Hydraulic mining was prohibited in 1884 when it was discovered that the mining resulted in worsened flood conditions and also destroyed farmland. It wasn’t known until much later that Hydraulic mining also left behind a huge amount of arsenic, mercury, cyanide and acid which contaminated the ground-waters, soil, rivers and lakes. There is much debate raging over how to handle the now generations old continuing contamination and environmental effects first started by the 1849 gold rush. The amount and severity of the poisons and harmful chemicals and minerals left by mining may never be erased.

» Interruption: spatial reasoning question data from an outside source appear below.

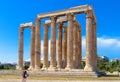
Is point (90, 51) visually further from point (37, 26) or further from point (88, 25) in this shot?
point (37, 26)

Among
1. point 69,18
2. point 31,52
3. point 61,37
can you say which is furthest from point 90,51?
point 31,52

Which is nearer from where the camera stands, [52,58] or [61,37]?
[52,58]

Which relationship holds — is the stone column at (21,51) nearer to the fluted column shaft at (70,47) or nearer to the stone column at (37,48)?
the stone column at (37,48)

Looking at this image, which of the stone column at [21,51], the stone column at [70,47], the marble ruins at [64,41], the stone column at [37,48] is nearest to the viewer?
the marble ruins at [64,41]

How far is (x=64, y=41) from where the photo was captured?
305 ft

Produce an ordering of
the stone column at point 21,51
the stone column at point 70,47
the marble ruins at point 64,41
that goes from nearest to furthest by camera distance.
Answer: the marble ruins at point 64,41 < the stone column at point 70,47 < the stone column at point 21,51

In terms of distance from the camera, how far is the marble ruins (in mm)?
73625

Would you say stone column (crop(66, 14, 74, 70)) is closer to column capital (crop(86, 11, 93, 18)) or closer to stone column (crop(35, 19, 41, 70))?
column capital (crop(86, 11, 93, 18))

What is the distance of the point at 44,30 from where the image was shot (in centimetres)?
9125

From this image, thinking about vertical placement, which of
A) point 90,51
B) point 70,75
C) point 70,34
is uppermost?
point 70,34

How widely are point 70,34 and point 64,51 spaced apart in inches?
683

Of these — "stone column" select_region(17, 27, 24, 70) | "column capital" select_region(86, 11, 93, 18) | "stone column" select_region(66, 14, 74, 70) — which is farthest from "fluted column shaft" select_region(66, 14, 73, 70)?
"stone column" select_region(17, 27, 24, 70)

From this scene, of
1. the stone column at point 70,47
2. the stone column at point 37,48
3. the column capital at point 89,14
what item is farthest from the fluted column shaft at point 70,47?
the stone column at point 37,48

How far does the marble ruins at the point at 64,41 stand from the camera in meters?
73.6
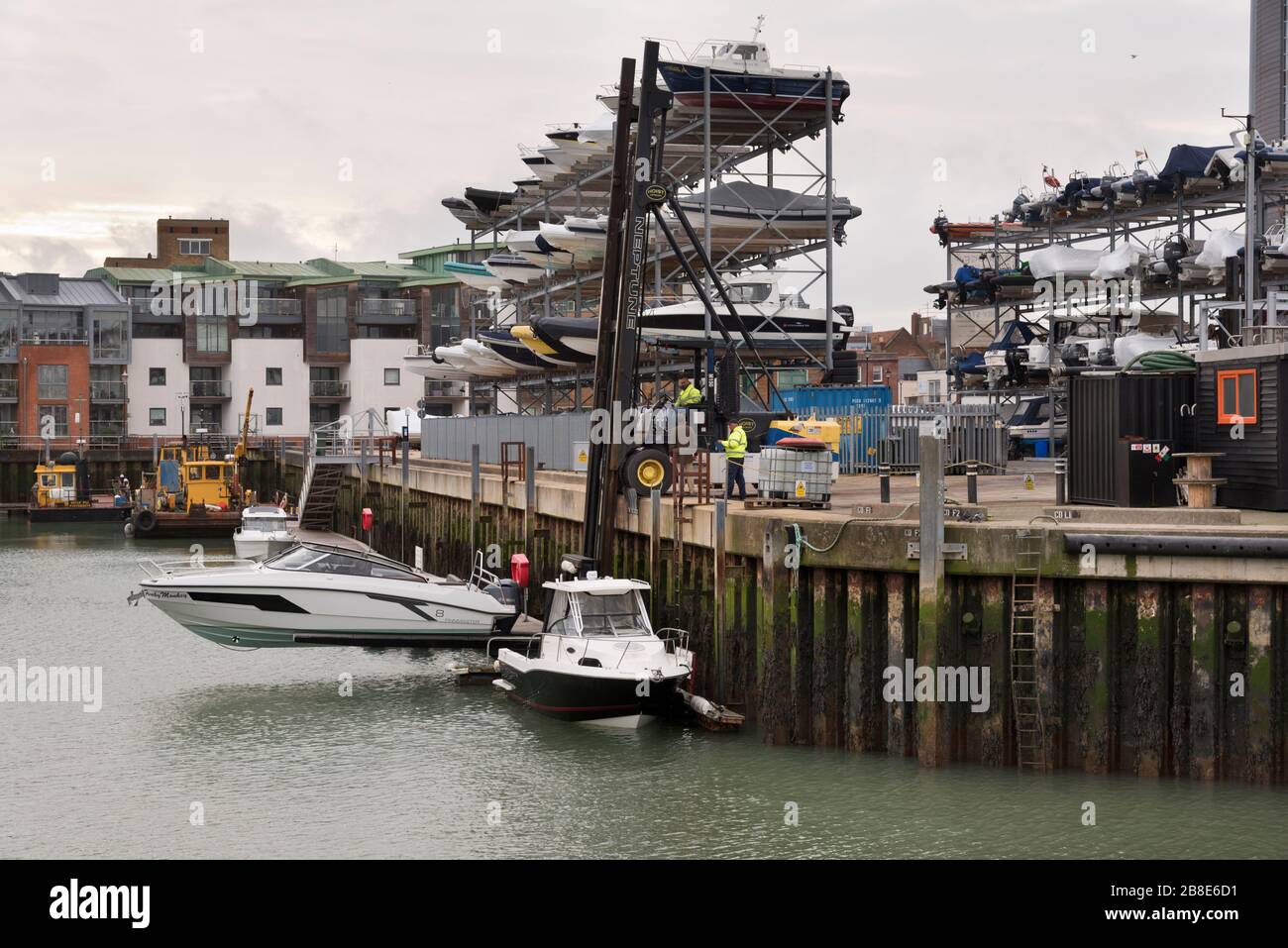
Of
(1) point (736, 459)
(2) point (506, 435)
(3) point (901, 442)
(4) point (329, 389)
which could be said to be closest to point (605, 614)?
(1) point (736, 459)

Some want a more pro-active than reactive approach by the government to clean up the contamination, although whether this can be done completely and successfully remains to be seen.
With the bicentennial of the Gold rush coming in 2049, State officials are scrambling to come up with solutions to the contamination problems and environmental effects left as a result of hydraulic mining. Instead of the state being romanticized as it once was for the gold rush, it is now being criticized. The gold rush will forever be a part of history, and the current government wants its legacy to be one of correcting the problems brought on by the historic period.